En su habitual columna XL Semanal, el escritor español Juan Manuel de Prada se queja por la forma como los gobernantes han permitido una muerte indigna a muchos enfermos de coronavirus, «sin respiración mecánica, en la más sobrecogedora soledad, sin poder sostener la mano de un familiar» y sin nadie que los conforte en su tránsito hacia la otra vida.
[L]o que aún es más aberrante, sin poder recibir sacramentos ni consuelo espiritual alguno, para después ser arrojados al horno crematorio de forma casi clandestina y entregadas sus cenizas a sus familias del modo más deshumanizado concebible.
Recordando como los filósofos rechazaron a San Pablo en el Areópago de Atenas, de Prada afirma que este es el gran escándalo de la fe cristiana: la resurrección de la carne.
A los oyentes espiritualistas, esta resurrección que predicaba San Pablo debió de parecerles demasiado material; a los oyentes materialistas, demasiado espiritual; y a unos y otros, completamente inaceptable.
Lo mismo que sucede hoy, en que sigue habiendo espiritualistas dispuestos a creer en una supervivencia exclusiva del alma más allá de la muerte; y también materialistas dispuestos a aceptar la supervivencia de nuestro cuerpo, transformado en abono que alimente las plantas, o incluso reencarnado en cualquier animal.
El novelista español recuerda la doctrina de la Iglesia en cuanto a la resurrección en un cuerpo glorioso, que es una promesa mucho más digna que la que hacen los políticos que ofrecen el paraíso terrenal.

— Datos proporcionados —

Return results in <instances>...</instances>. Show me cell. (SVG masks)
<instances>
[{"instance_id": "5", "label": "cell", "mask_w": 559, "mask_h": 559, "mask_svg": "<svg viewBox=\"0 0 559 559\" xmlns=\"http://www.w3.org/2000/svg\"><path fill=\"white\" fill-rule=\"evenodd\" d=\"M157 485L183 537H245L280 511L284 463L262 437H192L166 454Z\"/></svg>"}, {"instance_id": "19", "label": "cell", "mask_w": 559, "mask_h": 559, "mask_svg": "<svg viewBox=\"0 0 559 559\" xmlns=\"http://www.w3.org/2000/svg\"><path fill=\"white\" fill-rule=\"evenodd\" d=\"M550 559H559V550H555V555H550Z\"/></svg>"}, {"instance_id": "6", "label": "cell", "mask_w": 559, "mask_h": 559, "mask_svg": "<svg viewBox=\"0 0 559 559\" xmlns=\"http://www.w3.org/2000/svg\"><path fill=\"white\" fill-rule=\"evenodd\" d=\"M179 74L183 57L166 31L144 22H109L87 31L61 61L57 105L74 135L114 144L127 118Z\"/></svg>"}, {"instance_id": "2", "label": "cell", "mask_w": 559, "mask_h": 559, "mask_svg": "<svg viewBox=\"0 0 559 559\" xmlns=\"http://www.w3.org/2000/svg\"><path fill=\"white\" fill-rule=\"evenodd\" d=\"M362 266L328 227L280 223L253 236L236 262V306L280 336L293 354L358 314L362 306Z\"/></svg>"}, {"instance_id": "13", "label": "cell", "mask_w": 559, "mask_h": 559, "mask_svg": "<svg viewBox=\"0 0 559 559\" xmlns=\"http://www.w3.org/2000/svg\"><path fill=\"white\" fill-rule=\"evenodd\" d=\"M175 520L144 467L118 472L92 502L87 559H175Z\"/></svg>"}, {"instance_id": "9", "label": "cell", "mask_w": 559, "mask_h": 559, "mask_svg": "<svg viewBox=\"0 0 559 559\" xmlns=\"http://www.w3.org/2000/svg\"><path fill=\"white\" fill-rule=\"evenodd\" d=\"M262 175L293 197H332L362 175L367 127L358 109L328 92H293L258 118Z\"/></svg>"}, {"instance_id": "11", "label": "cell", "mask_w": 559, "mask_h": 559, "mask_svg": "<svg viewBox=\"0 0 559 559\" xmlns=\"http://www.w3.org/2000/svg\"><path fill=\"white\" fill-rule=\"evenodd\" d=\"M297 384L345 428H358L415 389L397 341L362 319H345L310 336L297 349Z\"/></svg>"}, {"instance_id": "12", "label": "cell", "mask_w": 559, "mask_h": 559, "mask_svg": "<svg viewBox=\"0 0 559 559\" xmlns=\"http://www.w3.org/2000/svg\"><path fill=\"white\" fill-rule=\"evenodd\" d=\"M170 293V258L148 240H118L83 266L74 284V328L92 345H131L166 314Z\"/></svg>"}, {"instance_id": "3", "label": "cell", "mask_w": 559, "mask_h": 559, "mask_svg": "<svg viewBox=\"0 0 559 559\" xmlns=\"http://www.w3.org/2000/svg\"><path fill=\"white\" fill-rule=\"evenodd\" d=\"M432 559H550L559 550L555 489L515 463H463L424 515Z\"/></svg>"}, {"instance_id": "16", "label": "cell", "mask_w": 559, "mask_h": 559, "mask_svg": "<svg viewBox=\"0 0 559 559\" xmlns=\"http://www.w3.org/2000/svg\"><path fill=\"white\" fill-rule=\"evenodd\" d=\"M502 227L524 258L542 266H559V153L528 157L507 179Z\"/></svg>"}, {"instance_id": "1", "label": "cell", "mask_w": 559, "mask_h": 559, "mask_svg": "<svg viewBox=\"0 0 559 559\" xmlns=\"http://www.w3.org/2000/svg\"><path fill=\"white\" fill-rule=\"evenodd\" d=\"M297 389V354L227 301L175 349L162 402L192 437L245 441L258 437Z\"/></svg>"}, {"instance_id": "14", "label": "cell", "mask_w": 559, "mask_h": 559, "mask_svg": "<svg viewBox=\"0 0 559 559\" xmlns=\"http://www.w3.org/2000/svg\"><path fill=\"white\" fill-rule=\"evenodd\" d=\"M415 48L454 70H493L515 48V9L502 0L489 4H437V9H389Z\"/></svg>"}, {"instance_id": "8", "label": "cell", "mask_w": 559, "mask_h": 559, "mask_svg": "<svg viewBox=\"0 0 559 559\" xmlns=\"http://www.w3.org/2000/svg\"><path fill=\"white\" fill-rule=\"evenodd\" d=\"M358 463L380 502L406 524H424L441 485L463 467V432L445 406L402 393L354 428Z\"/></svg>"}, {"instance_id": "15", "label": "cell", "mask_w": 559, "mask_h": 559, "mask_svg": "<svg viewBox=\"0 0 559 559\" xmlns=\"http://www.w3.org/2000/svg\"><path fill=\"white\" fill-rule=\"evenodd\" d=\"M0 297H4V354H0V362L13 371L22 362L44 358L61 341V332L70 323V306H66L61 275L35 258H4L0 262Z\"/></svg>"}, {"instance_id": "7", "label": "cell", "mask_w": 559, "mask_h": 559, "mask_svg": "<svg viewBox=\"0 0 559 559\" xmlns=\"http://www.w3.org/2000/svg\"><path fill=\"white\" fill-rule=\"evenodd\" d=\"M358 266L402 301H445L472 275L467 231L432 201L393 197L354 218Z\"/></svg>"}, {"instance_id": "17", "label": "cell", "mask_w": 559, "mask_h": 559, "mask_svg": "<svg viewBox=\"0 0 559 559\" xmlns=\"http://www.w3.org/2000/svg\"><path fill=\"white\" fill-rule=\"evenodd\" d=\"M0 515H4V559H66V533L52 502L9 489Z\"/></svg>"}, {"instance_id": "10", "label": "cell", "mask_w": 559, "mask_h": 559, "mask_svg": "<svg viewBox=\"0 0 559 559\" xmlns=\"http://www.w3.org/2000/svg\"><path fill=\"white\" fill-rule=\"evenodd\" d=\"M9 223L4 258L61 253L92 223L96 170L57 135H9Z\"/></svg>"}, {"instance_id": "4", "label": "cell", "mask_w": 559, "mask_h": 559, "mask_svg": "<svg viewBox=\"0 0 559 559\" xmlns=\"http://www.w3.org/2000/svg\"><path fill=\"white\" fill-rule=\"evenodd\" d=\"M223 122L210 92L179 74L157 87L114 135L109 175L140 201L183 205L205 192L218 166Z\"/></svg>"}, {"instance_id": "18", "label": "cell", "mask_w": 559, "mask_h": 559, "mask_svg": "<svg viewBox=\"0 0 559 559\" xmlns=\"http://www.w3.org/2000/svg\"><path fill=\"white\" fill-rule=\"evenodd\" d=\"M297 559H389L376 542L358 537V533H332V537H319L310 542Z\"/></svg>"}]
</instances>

— Requisitos del ejercicio —
1 - Imprime sin cambios la parte del texto proporcionado que va desde "Recordando como los" hasta "de la carne.", ambos incluidos.
2 - Según el texto proporcionado, ¿cuál es el gran escándalo de la fe cristiana para de Prada?

— Lista de respuestas —
1 -
Recordando como los filósofos rechazaron a San Pablo en el Areópago de Atenas, de Prada afirma que este es el gran escándalo de la fe cristiana: la resurrección de la carne.

2 - La resurrección de la carne.